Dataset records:
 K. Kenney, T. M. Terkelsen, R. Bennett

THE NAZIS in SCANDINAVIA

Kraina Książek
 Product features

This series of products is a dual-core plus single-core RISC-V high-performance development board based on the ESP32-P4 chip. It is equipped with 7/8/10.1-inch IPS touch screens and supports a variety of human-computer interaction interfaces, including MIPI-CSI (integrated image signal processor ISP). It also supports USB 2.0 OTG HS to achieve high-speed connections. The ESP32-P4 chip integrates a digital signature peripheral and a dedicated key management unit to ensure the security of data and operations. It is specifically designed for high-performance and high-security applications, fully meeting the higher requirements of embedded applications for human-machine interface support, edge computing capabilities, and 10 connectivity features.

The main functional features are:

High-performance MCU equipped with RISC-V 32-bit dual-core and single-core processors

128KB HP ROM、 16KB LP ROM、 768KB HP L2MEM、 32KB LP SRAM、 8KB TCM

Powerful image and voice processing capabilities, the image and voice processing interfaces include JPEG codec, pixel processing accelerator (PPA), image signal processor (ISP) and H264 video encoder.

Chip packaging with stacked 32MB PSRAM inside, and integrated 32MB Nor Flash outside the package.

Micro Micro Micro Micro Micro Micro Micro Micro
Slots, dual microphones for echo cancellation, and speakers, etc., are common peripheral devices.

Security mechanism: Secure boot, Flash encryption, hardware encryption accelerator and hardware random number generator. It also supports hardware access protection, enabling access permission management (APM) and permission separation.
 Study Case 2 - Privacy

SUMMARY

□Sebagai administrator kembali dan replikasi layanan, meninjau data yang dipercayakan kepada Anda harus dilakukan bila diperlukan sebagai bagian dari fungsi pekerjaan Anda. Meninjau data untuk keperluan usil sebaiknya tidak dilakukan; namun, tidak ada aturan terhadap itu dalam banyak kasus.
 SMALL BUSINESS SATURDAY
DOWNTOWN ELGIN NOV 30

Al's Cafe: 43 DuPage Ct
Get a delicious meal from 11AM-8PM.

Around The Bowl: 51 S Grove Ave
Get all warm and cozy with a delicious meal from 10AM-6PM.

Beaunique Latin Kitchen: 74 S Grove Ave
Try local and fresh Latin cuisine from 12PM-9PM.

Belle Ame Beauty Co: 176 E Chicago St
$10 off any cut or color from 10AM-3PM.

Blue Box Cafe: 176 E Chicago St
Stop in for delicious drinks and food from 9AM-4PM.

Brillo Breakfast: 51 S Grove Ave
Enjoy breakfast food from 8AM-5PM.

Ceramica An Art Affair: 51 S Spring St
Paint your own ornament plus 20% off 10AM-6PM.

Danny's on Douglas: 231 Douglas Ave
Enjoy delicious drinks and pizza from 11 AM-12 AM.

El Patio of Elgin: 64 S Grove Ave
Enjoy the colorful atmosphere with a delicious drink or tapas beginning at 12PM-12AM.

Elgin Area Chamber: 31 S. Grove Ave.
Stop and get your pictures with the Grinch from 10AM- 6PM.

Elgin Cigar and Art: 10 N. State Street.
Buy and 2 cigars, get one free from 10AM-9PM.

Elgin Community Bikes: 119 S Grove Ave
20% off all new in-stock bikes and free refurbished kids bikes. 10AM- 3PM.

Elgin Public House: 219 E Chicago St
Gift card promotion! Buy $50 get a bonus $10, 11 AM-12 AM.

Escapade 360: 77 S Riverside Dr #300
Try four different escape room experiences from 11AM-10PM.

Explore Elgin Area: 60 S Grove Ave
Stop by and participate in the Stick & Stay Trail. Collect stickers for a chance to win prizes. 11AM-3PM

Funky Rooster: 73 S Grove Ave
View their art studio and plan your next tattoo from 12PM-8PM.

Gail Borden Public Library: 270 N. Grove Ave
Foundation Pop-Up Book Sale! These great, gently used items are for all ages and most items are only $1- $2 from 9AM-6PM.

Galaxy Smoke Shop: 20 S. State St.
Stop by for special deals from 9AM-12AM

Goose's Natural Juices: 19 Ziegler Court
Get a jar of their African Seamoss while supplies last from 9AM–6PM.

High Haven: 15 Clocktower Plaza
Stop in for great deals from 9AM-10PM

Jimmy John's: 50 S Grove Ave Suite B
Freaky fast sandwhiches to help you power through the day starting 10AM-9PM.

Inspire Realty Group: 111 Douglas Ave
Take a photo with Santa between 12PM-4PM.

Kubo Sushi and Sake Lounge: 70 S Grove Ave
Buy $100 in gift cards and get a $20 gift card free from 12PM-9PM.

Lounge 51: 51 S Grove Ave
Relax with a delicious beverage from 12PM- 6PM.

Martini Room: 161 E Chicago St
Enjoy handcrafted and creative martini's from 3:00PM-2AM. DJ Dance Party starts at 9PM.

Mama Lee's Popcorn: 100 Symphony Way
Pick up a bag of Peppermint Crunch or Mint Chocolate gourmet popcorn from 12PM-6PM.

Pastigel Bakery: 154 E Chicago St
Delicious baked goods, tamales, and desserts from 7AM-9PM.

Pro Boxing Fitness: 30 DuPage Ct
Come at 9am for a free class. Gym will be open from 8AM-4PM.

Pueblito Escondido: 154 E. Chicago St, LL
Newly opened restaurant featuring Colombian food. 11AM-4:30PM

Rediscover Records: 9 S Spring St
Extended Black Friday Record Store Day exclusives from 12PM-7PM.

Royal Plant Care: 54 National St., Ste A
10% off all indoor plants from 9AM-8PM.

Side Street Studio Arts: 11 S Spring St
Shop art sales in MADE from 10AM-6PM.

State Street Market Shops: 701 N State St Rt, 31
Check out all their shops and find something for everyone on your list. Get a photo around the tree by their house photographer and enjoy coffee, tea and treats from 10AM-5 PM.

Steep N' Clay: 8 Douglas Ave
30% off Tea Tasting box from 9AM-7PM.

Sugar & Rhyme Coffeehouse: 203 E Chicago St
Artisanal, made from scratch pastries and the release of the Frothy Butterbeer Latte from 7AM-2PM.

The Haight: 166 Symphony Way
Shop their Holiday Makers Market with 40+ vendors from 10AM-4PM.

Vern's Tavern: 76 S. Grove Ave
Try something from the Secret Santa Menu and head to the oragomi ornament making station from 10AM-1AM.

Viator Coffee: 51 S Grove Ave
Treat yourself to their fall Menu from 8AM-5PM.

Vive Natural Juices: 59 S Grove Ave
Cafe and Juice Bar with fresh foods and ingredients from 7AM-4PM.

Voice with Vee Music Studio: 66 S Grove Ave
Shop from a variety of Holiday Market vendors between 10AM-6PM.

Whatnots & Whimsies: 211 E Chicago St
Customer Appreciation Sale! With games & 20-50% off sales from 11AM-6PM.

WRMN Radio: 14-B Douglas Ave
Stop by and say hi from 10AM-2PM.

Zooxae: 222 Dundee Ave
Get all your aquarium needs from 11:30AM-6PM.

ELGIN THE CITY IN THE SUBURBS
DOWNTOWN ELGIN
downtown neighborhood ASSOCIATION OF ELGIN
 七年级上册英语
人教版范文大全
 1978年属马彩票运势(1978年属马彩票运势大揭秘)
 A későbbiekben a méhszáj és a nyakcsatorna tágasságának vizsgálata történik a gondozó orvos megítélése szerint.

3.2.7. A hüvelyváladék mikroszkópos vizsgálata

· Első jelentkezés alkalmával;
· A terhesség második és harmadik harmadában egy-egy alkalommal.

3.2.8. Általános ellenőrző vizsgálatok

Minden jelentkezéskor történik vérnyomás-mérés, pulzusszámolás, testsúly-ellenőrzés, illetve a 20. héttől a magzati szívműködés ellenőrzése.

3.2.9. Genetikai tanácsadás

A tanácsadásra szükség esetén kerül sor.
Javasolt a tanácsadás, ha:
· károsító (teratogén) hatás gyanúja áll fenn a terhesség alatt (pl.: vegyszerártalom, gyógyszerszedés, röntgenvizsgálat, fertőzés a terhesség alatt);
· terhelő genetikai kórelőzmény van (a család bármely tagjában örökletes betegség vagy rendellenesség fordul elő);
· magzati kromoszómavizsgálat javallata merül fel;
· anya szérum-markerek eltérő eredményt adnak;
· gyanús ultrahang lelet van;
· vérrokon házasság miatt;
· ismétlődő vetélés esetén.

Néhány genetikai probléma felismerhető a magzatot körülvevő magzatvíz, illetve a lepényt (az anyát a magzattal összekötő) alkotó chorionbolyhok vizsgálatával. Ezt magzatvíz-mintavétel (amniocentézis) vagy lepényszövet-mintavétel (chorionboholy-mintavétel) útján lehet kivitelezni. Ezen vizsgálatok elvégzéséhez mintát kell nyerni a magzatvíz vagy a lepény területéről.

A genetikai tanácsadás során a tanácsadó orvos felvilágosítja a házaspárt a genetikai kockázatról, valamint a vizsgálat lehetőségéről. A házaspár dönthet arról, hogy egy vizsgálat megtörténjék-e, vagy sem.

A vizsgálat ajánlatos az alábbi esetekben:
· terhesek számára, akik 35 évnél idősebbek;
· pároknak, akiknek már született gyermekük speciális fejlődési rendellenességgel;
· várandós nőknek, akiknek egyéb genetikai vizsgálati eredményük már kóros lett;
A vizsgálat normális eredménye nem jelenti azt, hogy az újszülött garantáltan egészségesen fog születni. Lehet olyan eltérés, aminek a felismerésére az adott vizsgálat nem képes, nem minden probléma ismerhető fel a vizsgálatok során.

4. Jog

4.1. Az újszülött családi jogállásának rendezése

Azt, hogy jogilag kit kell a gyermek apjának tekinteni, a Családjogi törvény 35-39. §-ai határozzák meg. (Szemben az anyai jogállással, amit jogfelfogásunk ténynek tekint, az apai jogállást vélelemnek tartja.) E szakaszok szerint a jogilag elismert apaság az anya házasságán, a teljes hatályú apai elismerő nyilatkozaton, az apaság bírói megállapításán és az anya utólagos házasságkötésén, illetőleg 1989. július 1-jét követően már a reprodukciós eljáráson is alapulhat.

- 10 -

TASK DESCRIPTION:
Copy all lines above containing the string "something".

RESPONSE TO THE EXERCISE:
Check out all their shops and find something for everyone on your list. Get a photo around the tree by their house photographer and enjoy coffee, tea and treats from 10AM-5 PM.
Try something from the Secret Santa Menu and head to the oragomi ornament making station from 10AM-1AM.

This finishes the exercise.